Une grande artiste à découvrir – ou re-découvrir – de toute urgence !

  Avec le soutien de la CAM, compagnie aérienne du Mali, des Hôtels Azalaï et de la BIM, K2FM, Radio Kledu, Manutention Africaine Mali
 
 
  Comme l’expérience Mix Up Bamako, Routes to roots se propose de mélanger musiques électroniques et instruments traditionnels africains. Ce soir, ce sont des jeunes de la scène urbaine britannique et des musiciens et rappeurs du continent africain qui se rencontrent sur scène…
 

Vendredi 23 mai à 21h- Entrée 500 Fcfa-

Carrefour des Jeunes

©Salif Traoré

 

Le projet « Routes to Roots » est issu du désir d’artistes afro-britanniques de venir en Afrique se confronter aux puissantes traditions musicales du continent.
Originaires d’un peu partout en Angleterre et très actifs dans les champs de l’électronique, du hip-hop et de la drum’n bass, les artistes anglais ont choisi de collaborer avec des artistes africains de toutes origines, sans règles de jeux préalables, à la croisée des cultures, des influences et des méthodes de production de la musique.
Ecouter

 


 

Côté africain, se succéderont Wali Chan, un jeune gambien véritable maître de kora mais aussi DJ reconnu, au côté de la talentueuse chanteuse et rockeuse marocaine Khansa Batma.
On retrouvera également Wanlov, issu du Ghana, aussi à l’aise en hip-hop, qu’en percussions traditionnelles, et les jeunes Kira Kono, groupe malien de reggae-ragga, formé en 1999 à Kati, tout près de Bamako.

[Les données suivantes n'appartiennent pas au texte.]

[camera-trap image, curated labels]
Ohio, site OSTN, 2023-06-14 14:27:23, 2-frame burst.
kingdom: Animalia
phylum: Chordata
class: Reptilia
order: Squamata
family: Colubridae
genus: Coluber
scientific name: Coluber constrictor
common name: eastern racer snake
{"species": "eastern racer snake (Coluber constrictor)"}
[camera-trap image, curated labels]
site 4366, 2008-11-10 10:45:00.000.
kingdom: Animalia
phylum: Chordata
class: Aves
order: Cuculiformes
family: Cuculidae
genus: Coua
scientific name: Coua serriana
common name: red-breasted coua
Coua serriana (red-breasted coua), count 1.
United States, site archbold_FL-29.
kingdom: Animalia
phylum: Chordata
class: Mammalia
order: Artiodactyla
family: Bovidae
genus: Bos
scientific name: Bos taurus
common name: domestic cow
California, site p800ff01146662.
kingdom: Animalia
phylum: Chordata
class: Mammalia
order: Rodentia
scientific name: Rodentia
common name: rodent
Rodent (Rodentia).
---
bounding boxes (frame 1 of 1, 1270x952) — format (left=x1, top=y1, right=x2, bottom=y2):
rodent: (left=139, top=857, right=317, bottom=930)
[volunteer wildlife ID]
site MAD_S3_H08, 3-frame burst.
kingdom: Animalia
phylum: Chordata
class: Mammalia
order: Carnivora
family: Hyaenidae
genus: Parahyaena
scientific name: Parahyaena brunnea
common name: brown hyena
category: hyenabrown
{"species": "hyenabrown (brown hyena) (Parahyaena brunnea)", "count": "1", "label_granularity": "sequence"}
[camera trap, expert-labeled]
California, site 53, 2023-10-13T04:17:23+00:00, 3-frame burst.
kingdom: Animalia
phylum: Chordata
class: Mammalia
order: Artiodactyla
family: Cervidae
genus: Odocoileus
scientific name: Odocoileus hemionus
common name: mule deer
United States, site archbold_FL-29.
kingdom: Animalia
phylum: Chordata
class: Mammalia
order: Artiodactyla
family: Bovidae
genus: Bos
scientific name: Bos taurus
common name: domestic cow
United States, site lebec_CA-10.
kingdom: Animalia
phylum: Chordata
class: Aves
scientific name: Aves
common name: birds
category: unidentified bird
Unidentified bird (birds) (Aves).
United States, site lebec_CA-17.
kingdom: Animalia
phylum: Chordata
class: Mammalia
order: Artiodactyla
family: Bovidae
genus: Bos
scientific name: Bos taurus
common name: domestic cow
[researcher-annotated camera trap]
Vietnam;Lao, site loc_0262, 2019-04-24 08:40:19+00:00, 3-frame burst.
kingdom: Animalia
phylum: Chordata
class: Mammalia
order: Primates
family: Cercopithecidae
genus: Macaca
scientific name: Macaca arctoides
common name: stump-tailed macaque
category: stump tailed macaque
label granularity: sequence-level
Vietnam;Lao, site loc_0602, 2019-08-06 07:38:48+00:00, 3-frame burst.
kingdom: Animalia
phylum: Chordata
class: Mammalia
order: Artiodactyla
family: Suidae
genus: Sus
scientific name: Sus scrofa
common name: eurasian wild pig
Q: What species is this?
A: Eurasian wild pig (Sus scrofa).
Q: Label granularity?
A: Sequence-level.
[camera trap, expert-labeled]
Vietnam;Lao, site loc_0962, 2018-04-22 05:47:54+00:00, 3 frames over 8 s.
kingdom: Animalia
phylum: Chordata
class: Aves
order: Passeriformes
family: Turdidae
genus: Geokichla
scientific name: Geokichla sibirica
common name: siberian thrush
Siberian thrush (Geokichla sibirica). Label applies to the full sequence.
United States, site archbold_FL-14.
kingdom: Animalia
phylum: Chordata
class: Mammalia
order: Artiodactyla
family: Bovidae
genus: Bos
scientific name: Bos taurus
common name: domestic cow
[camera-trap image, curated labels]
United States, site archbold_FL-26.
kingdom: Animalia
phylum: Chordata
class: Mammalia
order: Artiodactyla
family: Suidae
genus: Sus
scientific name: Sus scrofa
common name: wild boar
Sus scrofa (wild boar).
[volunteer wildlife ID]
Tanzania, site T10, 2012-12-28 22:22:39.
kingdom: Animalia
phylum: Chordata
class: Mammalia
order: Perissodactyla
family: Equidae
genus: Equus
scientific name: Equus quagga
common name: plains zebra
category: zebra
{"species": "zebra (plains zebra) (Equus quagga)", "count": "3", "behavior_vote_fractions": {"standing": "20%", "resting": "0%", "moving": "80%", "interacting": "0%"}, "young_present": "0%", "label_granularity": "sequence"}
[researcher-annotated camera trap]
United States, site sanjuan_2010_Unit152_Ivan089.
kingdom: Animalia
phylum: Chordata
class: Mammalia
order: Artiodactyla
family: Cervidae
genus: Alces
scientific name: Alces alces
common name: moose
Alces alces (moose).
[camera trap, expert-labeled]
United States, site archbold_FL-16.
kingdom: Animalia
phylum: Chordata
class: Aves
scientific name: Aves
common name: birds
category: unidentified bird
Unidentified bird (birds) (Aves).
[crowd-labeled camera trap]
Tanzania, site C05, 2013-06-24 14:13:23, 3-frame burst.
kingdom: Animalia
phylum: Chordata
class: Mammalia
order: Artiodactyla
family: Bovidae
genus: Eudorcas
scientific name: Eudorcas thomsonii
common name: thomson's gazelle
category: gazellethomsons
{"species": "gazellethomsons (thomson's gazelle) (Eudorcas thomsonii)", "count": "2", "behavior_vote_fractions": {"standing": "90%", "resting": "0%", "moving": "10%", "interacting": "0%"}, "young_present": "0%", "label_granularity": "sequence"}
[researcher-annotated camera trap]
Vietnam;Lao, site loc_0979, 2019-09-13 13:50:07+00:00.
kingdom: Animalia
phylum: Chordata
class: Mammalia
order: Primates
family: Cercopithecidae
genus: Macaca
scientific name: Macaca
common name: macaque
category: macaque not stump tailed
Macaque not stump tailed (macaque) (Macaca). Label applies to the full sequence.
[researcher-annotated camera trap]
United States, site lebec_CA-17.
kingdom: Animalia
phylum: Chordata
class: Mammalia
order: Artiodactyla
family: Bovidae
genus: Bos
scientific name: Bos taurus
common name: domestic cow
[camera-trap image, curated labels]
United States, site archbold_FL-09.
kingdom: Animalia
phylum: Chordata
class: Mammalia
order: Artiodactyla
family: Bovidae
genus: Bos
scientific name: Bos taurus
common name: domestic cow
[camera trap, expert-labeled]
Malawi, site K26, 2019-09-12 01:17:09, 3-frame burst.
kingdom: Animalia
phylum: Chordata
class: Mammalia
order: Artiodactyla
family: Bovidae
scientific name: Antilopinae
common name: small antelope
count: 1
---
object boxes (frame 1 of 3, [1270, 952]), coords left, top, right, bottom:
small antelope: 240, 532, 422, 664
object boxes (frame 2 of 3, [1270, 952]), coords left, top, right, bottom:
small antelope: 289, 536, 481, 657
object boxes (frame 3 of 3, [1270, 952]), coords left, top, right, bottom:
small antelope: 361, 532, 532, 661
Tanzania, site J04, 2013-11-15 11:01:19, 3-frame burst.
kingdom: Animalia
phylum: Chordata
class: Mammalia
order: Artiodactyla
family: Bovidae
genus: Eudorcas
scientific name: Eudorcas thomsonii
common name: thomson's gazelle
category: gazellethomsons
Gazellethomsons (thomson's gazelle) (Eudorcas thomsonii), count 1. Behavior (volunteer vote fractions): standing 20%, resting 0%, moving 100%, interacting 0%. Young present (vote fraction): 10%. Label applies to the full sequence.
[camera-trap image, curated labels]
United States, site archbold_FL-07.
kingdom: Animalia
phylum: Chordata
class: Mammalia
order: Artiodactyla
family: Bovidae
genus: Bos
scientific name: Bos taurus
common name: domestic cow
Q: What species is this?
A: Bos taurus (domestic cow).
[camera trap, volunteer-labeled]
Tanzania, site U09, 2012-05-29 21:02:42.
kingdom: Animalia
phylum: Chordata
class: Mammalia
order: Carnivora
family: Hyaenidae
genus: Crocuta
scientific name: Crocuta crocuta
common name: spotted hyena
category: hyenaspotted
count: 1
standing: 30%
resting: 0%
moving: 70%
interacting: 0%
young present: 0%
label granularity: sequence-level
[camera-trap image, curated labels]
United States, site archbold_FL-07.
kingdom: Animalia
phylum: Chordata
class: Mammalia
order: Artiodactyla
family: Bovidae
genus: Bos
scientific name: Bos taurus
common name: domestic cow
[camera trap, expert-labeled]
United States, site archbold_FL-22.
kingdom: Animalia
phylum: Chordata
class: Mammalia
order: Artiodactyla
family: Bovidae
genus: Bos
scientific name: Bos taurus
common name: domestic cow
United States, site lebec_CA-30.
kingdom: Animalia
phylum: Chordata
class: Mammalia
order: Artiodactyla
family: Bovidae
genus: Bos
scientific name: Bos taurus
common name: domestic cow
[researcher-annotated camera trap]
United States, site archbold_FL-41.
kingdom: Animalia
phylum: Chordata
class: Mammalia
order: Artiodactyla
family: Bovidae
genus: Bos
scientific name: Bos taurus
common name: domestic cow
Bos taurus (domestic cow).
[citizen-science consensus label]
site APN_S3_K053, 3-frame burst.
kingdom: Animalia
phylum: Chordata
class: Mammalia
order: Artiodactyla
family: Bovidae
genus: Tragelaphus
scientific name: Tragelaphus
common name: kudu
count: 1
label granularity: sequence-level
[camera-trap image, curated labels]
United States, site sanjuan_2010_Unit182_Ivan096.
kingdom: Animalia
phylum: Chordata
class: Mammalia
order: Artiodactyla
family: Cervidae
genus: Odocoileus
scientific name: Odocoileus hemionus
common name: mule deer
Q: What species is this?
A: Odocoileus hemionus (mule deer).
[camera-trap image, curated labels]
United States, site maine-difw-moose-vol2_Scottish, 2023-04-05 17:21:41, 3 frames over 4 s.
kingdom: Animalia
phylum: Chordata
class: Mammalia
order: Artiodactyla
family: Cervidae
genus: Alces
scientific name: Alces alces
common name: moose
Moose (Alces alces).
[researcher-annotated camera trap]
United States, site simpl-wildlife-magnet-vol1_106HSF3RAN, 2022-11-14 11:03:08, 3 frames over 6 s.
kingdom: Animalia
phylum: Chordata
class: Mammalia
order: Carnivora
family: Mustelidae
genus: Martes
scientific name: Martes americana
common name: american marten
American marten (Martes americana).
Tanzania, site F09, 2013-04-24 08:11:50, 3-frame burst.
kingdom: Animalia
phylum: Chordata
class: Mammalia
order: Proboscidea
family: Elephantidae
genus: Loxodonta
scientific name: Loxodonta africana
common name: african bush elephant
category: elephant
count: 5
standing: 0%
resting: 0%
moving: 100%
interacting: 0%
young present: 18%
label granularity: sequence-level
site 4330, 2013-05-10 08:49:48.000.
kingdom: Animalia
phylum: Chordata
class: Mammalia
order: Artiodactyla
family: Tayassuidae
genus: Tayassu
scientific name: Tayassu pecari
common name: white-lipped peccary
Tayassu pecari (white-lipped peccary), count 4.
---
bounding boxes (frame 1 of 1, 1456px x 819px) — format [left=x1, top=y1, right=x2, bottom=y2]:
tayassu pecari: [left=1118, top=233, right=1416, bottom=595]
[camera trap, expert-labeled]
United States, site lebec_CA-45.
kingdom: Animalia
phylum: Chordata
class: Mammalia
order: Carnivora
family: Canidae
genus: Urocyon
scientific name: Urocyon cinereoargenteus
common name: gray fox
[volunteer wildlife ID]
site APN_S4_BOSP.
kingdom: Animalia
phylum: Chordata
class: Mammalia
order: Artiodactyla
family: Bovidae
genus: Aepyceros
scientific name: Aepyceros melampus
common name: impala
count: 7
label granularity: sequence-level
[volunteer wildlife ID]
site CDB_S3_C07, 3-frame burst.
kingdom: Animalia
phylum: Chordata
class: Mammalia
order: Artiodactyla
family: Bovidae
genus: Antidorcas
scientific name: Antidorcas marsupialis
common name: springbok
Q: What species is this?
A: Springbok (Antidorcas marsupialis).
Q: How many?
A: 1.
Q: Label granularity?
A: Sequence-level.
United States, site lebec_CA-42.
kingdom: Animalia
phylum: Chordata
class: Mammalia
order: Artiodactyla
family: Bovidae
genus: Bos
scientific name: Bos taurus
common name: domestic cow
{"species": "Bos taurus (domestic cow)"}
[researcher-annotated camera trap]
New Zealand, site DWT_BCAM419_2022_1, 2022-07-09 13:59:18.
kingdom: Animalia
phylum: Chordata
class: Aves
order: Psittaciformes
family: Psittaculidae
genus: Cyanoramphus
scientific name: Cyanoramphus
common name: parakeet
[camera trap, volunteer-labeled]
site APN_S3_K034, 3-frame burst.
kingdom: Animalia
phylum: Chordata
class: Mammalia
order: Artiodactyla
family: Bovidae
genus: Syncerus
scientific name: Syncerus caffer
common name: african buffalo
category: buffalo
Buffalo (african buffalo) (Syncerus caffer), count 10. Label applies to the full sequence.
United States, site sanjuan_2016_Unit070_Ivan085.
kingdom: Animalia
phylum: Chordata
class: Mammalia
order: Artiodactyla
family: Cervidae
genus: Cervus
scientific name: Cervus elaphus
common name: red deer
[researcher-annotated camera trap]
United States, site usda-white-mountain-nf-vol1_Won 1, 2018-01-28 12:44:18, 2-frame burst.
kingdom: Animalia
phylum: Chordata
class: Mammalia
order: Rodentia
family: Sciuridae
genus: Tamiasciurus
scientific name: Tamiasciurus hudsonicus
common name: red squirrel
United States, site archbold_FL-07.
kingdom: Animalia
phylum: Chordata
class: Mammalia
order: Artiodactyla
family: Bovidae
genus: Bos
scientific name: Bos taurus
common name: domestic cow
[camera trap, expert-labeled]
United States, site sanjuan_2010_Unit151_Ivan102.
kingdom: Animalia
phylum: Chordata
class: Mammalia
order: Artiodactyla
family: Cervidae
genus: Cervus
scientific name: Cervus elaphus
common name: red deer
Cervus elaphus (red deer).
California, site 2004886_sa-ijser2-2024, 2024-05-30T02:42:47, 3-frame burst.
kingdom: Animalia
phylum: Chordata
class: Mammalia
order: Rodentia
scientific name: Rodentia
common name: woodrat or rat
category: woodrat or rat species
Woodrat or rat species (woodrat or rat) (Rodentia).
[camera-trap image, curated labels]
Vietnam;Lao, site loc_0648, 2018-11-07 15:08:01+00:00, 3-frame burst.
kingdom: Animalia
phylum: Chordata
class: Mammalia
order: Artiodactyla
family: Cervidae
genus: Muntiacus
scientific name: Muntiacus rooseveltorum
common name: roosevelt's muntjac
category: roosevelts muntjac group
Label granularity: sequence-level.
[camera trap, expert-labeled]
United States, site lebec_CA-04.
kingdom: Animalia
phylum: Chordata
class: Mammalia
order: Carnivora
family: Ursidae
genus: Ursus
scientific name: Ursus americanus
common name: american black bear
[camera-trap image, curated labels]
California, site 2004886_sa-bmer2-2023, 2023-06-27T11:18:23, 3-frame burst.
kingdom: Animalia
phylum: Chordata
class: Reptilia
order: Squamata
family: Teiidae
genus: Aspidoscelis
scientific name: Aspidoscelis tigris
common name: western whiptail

Enfin, il faudra prêter attention à Zwai Bala, l’un des plus importants DJ et mélangeur de musiques traditionnelles et électroniques d’Afrique du Sud.

La scène britannique se composera de Akala, Pase, Bashy et Durrty Goods, leaders en Angleterre de la scène alternative hip-hop et drum’n bass. À leur côté, Kele Le Roc, rappeuse à la voix énergique et Lady Lykez, jeune révélation hip-hop, seront accompagnés par Silvastone, auteur et producteur de Hip Hop et R&B.

Ce soir venez découvir la richesse des musiques urbaines afro-britanniques, trempé dans une sauce très très très piquante !!!